→ Ziel der Übung
Wo findet Mami laut dem Textauszug die Schwimmsachen des Ältesten?

Ach, wie schön wäre es, nun liegen zu bleiben und zu versuchen, doch etwas Schlaf zu bekommen. Das Rendezvous mit der Kloschüssel scheint nun langsam abzuflauen und so könnte Mami doch eigentlich nun ihrem Körper ein wenig Ruhe gönnen. Schliesslich gibt es doch so einiges zu erledigen heute und dazu muss Mutter wieder fit sein. Aber: Mami ist krank.


Papi hat sich eben ins Büro davon gemacht, denn dort stehen heute wichtige Termine an. Er ist überzeugt, dass Mami alles auf die Reihe bekommen wird, irgendwie. Die Kinder sind nun wach. Der Älteste hat schon ein gewisses Verständnis und sieht, dass Mami Hilfe braucht. Allerdings braucht er diese auch, denn er findet seine Schwimmsachen nicht. Mami sucht und da sie, wie praktisch, sowieso gerade am Boden liegt, sieht sie die Badesachen unter dem Bett. Ungewaschen, klar. Der Herr Sohn ist nun sauer und will wissen, ob es so viel verlangt ist, ab und zu seine Badehosen zu waschen? Er verweigert nun trotzig das Frühstück und es bedarf vieler entschuldigender und tröstender Worte sowie einer sauberen Badehose. Letztere wird beim Bruder aufgetrieben, leihweise. Die Worte aber fehlen, sorry: Mami ist krank.

→ Einträge
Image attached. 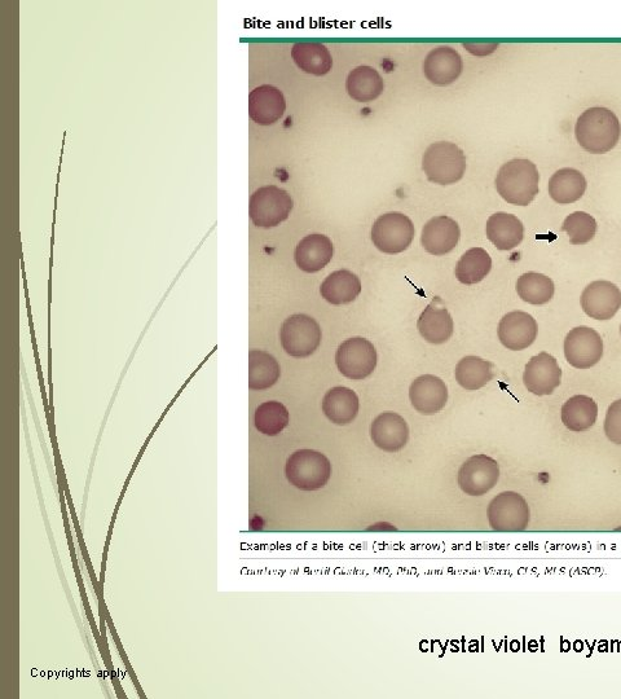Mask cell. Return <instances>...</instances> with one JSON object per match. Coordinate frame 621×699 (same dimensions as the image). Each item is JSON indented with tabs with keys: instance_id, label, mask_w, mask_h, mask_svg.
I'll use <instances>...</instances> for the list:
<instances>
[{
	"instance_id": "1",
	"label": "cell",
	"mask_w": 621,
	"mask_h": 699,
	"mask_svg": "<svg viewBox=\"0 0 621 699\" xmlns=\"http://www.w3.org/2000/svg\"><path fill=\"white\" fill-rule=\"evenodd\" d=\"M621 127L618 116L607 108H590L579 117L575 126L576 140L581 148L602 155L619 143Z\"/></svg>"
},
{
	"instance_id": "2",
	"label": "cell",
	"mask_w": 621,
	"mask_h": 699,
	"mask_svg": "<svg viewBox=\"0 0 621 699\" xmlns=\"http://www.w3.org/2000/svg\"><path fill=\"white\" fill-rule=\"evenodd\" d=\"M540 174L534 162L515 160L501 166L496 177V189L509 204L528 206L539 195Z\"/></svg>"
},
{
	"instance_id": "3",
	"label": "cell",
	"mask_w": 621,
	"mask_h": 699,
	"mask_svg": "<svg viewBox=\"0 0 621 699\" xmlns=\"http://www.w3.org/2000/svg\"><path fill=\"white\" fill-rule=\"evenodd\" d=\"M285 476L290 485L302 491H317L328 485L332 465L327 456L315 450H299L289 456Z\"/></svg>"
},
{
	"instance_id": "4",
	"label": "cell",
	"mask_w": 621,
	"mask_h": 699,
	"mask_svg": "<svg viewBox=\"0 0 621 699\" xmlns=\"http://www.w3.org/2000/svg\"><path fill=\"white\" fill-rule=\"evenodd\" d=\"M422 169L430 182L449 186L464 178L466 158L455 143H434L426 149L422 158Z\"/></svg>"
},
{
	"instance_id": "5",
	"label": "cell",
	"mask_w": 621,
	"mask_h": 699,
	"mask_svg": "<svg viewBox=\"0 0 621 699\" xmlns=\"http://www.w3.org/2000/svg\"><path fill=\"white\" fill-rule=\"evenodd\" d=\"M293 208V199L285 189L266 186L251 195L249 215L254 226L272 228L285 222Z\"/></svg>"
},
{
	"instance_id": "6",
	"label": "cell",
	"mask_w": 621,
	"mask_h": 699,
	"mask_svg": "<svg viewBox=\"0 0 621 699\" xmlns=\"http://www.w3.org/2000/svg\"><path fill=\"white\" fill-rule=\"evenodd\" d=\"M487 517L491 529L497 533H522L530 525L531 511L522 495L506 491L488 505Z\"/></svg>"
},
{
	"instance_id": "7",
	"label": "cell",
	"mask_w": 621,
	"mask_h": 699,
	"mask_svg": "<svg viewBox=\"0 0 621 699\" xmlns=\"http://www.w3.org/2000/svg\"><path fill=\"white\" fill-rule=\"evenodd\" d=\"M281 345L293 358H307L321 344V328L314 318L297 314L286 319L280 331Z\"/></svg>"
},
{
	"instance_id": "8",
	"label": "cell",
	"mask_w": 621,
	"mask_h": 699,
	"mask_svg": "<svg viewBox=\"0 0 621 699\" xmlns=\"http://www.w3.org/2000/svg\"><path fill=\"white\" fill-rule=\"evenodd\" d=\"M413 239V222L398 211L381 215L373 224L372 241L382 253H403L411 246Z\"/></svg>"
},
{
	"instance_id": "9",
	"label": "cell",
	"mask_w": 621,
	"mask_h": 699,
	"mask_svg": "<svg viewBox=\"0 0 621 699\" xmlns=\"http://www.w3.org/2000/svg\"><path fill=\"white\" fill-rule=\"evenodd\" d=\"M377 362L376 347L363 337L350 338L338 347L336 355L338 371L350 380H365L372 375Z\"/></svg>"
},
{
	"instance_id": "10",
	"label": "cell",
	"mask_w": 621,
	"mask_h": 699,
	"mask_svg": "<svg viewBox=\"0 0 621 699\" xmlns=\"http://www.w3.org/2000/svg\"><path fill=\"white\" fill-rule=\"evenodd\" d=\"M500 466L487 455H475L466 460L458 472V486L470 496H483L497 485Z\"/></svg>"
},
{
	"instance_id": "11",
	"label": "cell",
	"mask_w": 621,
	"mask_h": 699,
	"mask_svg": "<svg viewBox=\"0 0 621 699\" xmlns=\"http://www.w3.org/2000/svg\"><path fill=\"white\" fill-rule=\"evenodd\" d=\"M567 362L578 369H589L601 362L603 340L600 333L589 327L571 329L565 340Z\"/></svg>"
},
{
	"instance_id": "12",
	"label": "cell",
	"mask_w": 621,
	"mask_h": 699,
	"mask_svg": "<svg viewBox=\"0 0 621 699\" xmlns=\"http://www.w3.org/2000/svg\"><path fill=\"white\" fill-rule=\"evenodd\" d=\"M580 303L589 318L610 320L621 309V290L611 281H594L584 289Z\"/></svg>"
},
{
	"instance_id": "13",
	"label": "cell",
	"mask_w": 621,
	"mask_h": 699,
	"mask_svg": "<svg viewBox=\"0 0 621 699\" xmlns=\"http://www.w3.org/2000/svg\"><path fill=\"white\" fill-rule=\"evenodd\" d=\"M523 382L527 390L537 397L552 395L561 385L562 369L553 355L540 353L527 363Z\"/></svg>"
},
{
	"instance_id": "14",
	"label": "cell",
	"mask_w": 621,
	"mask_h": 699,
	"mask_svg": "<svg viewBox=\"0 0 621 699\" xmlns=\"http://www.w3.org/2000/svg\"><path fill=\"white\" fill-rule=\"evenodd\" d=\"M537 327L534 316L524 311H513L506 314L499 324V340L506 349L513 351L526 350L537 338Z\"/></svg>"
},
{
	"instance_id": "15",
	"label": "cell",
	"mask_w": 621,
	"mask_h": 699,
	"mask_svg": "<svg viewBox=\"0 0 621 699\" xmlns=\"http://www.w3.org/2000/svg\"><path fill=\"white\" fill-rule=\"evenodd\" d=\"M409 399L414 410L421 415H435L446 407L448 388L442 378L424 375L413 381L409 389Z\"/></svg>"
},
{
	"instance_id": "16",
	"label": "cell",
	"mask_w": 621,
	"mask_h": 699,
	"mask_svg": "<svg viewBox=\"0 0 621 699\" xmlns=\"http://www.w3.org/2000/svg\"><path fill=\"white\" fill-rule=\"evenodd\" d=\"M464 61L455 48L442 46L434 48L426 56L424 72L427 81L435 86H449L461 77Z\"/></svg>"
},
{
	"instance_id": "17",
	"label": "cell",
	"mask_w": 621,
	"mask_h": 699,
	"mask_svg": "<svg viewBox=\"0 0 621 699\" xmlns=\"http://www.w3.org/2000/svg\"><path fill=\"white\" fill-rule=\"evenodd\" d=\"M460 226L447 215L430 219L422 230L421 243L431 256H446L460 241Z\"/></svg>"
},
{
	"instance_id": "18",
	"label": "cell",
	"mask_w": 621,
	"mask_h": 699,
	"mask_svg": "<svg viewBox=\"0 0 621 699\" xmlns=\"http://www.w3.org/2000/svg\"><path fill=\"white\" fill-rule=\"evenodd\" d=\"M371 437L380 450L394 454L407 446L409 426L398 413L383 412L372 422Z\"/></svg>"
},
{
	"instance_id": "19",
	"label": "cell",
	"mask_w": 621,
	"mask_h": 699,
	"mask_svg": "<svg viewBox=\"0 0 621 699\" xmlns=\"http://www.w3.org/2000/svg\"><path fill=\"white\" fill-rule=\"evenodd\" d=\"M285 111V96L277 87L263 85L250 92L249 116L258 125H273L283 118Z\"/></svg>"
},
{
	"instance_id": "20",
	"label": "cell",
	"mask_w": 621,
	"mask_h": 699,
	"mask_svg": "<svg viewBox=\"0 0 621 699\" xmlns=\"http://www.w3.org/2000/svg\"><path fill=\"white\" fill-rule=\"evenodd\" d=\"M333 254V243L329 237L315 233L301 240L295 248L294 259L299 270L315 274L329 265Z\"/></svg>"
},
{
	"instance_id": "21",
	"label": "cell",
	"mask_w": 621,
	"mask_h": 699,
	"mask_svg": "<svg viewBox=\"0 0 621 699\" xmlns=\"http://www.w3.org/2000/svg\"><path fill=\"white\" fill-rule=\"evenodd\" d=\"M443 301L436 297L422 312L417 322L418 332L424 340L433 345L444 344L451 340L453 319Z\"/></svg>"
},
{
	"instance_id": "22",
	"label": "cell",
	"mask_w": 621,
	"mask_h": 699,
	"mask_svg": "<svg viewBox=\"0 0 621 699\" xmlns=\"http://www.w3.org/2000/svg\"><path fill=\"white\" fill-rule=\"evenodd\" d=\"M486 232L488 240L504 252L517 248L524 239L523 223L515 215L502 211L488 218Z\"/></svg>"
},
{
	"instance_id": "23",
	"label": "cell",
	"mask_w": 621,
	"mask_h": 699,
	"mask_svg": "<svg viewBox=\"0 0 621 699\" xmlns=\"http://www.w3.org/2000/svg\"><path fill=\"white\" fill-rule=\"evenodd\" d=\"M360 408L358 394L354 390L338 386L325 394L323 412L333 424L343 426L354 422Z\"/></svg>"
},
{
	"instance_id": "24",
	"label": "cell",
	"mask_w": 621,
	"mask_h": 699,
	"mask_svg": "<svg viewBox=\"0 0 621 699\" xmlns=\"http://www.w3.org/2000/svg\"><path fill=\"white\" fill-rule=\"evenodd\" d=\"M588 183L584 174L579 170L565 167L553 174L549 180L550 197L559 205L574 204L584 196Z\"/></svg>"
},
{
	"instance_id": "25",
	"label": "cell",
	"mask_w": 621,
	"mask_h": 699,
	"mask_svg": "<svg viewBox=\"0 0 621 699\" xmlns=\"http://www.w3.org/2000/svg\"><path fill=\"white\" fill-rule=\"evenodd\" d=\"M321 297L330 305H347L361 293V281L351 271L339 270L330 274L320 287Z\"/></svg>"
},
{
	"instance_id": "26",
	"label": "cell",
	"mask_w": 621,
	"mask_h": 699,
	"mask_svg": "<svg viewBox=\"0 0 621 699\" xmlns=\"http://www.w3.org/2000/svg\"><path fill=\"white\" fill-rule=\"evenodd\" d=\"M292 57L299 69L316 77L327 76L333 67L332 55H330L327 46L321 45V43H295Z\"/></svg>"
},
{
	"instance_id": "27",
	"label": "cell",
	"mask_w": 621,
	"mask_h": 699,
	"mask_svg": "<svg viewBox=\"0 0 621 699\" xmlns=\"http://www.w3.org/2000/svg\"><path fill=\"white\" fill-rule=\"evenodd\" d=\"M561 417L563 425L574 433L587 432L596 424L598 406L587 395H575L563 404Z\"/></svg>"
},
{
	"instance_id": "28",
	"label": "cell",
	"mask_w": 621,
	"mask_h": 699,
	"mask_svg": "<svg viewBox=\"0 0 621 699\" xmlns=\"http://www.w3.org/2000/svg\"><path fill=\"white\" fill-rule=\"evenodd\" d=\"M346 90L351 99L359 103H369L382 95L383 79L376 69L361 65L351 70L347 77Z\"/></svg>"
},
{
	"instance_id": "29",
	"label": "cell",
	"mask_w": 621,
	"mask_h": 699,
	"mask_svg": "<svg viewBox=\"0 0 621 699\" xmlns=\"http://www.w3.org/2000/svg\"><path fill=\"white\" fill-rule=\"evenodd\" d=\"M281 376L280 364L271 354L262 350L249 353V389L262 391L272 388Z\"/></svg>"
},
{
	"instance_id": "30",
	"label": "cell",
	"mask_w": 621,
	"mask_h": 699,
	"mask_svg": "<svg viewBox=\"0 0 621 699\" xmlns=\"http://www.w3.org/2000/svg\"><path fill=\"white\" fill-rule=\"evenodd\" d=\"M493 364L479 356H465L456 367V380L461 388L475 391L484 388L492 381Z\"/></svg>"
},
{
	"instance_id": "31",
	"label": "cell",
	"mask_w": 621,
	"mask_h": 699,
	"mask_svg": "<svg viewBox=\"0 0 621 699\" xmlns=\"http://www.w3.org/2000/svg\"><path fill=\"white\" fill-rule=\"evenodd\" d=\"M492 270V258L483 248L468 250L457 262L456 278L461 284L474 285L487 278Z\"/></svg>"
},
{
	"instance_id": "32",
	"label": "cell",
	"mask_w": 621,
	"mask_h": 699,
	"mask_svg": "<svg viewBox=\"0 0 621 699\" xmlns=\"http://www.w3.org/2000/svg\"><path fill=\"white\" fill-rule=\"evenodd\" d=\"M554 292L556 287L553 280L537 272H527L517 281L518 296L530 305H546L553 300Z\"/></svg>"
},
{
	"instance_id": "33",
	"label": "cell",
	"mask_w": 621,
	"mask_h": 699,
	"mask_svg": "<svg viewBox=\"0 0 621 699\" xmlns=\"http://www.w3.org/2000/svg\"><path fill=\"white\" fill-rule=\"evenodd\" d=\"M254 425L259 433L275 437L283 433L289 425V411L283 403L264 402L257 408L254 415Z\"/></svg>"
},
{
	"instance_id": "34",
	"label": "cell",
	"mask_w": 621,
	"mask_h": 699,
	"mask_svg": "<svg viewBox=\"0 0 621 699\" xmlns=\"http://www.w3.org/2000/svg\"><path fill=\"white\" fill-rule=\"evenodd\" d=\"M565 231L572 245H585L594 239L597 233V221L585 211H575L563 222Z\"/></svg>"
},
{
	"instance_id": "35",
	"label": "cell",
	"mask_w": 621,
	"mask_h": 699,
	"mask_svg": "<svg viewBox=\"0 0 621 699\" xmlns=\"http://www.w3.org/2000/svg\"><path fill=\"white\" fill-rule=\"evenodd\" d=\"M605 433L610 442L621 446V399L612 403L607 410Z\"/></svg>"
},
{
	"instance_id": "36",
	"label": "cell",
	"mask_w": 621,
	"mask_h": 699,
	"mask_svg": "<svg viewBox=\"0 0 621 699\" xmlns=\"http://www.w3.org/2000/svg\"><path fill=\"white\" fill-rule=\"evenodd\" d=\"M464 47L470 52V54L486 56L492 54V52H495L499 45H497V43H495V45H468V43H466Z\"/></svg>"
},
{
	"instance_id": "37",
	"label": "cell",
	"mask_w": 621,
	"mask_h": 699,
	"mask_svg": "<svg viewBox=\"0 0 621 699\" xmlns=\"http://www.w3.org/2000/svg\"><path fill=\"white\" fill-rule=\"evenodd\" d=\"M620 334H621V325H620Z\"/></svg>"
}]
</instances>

...

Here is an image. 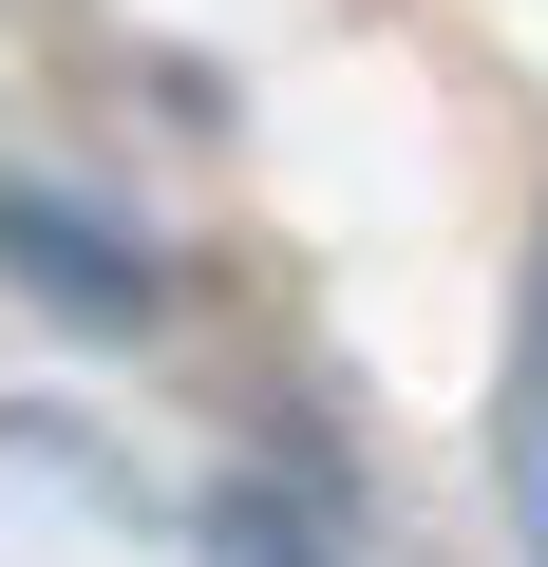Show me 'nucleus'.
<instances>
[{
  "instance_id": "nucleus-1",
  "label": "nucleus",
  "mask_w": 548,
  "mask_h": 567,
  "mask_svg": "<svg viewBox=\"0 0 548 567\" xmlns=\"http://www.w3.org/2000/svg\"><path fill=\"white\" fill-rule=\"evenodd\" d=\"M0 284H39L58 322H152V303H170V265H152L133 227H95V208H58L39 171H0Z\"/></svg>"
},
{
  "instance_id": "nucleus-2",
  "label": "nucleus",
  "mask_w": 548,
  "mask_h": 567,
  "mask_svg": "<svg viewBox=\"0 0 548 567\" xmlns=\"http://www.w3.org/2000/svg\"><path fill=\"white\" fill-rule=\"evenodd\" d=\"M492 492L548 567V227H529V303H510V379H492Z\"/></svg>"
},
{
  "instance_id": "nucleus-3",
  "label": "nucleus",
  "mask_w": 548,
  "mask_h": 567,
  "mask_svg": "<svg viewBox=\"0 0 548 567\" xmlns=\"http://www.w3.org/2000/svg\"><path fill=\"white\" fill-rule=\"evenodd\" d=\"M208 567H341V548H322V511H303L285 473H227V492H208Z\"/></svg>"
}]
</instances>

→ Lösung der Übung
Sie findet die Badesachen unter dem Bett.